▶ [CUPLIKAN HALAMAN]
Brilio.net - Sri Lestari punya cerita yang akan selalu dikenangnya nanti ketika sudah tua. Satu per satu mimpinya keliling Indonesia mulai terwujud dengan motor kesayangannya yang selalu menemaninya selama ini.

Mengenal sosok Sri Lestari, ia merupakan seorang penyandang disabilitas dengan semangat membara. Namanya tentu tak asing lagi bagi sebagian orang. Sejak beberapa tahun terakhir, wanita asal Kabupaten Klaten, Jawa Tengah, ini memang ramai jadi perbincangan lantaran hatinya yang mulia.

Sri membuktikan mampu bangkit dari kejadian yang pernah dialaminya puluhan tahun lalu. Meski memakan hampir 10 tahun untuk bangkit kembali, kini dirinya tumbuh menjadi wanita yang kuat. Pada tahun 1997 lalu, Sri yang masih berusia 23 tahun mengalami kecelakaan motor.

▶ [DATA MENTAH]
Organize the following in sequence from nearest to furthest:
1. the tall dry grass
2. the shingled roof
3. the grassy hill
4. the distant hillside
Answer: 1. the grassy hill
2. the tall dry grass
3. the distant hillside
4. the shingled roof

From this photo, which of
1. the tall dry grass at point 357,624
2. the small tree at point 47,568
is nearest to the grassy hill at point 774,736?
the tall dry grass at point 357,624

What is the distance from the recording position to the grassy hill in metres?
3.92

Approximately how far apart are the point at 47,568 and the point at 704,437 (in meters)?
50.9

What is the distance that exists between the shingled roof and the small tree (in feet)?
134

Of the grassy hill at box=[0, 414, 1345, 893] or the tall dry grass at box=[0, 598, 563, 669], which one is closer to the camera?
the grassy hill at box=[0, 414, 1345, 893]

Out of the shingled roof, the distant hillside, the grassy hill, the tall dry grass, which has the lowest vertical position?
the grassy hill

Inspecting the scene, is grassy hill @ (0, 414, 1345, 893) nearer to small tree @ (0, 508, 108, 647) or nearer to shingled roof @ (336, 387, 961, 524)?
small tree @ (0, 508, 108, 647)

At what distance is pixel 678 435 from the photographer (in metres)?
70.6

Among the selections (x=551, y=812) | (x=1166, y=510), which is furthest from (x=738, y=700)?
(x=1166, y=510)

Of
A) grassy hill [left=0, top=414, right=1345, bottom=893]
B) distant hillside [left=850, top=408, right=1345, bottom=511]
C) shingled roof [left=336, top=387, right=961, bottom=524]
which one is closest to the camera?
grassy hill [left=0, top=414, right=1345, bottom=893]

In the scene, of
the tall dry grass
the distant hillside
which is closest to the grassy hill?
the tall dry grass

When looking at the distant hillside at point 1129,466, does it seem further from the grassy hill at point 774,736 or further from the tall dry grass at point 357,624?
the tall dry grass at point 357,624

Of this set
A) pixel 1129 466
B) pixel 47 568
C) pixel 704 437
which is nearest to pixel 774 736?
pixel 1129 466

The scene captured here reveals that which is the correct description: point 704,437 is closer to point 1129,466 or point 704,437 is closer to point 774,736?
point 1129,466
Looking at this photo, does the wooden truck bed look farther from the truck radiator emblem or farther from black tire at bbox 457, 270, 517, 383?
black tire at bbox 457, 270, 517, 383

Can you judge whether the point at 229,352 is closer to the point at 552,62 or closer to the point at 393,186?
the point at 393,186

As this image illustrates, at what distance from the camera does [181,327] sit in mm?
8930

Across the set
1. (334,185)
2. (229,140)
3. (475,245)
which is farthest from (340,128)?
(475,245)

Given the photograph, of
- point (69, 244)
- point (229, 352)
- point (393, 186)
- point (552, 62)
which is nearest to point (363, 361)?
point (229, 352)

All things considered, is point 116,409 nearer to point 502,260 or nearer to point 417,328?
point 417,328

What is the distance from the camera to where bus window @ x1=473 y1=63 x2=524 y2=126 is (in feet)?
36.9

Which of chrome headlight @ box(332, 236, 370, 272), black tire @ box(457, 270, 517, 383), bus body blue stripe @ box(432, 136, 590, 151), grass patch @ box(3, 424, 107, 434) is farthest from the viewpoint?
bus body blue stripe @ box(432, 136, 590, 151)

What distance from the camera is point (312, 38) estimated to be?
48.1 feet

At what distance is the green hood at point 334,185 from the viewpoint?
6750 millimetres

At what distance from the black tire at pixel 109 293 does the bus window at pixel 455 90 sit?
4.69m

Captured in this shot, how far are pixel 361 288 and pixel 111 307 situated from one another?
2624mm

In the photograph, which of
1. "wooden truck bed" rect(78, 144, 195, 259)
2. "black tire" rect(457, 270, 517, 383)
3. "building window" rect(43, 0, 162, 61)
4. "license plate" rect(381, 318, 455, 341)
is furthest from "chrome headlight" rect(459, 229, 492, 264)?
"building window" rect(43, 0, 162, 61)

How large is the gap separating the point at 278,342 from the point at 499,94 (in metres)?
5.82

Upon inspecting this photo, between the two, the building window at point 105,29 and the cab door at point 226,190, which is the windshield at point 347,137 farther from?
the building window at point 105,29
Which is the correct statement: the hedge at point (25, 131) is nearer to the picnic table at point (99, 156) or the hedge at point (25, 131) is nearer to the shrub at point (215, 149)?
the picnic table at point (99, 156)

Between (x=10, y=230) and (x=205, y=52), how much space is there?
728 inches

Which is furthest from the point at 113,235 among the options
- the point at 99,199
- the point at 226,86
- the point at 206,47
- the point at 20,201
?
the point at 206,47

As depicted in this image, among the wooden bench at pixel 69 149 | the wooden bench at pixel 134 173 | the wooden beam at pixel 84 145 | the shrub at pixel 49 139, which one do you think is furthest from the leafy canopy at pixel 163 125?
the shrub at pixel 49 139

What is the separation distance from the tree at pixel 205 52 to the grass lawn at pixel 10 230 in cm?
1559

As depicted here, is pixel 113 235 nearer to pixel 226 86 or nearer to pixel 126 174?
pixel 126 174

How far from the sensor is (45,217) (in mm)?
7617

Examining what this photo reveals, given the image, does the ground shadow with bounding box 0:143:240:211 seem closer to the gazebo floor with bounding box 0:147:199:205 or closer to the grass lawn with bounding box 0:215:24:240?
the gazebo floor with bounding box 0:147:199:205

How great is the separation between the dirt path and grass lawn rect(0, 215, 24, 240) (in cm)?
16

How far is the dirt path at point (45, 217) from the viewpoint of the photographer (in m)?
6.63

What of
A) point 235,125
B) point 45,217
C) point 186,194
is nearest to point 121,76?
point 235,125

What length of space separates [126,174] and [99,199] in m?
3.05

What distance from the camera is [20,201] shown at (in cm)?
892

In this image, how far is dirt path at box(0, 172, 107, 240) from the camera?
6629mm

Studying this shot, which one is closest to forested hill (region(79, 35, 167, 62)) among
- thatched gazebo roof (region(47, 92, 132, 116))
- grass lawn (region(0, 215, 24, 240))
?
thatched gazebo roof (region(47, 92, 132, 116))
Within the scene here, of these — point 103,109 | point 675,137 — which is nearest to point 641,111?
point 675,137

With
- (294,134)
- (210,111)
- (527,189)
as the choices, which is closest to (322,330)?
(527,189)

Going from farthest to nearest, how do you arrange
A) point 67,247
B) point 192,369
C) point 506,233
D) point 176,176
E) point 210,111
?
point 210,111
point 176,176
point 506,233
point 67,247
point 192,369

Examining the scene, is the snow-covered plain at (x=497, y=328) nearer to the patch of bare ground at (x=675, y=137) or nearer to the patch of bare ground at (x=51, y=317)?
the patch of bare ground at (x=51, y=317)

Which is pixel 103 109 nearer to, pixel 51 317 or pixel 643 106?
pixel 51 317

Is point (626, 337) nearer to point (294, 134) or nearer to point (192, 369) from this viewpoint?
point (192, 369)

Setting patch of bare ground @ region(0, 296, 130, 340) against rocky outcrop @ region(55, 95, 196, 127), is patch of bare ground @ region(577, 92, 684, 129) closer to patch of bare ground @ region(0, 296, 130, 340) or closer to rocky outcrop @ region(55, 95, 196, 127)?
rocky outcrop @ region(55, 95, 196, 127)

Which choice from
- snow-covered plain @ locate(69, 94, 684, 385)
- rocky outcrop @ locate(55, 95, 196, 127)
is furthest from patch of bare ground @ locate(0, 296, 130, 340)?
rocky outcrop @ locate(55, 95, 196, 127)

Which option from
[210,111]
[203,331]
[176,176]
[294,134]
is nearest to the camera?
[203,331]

▶ [TUGAS YANG DIKERJAKAN]
a) Tentukan apakah setiap pernyataan di bawah ini sesuai dengan artikel tentang Sri Lestari. Jawab ya atau tidak, lalu kutip kata-kata artikel yang menjadi penentunya: (i) Sri Lestari berasal dari Kabupaten Klaten, Jawa Tengah. (ii) Sri mengalami kecelakaan motor pada usia 30 tahun. (iii) Sri bangkit kembali dalam waktu kurang dari satu tahun.
b) Sebutkan semua nama wilayah geografis yang muncul dalam artikel tentang Sri Lestari.
c) Teruskan artikel tentang Sri Lestari mulai dari sesudah kalimat terakhirnya.

▶ [JAWABAN TIAP TUGAS]
a)
(i) Ya: "wanita asal Kabupaten Klaten, Jawa Tengah"
(ii) Tidak: "Sri yang masih berusia 23 tahun mengalami kecelakaan motor"
(iii) Tidak: "Meski memakan hampir 10 tahun untuk bangkit kembali"

b) Indonesia, Kabupaten Klaten, Jawa Tengah

c)
sri lestari touring © 2019 brilio.net

foto: Brilio.net/Ivanovich Aldino



Kala itu, dirinya membonceng seorang temannya. Separuh bagian tubuhnya ke bawah mengalami kelumpuhan atau disebut paraplegia. Dalam bahasa medis, paraplegia merupakan kelumpuhan yang terjadi pada bagian bawah tubuh akibat cedera sumsum tulang belakang. Akibatnya, wanita 46 tahun ini harus menggunakan kursi roda sampai saat ini.

"Saya kan dibonceng, waktu itu di jalan menikung yang nyetir terlalu menengah. Dari arah lawan, terus ada kendaraan lain (di depan), banting setir ke kiri dan saya jatuh, koprol, sampai jatuh ke sungai," ujar Sri Lestari ketika ditemui brilio.net, Selasa (6/8).

Kecelakaan hebat yang dialaminya itu membuat tiga ruas tulang belakangnya hancur. Saraf tulang belakangnya juga putus sehingga membuat Sri divonis paraplegia. Di lima tahun awal kelumpuhan, Sri sudah berupaya melakukan pengobatan alternatif, tetapi tidak membuahkan hasil baik. Diakuinya, dirinya sampai pernah menjalani pengobatan alternatif di tengah hutan di Kabupaten Bojonegoro, Jawa Timur.

"Saya seperti bayi, apa-apa waktu itu dibantu orangtua," ujarnya.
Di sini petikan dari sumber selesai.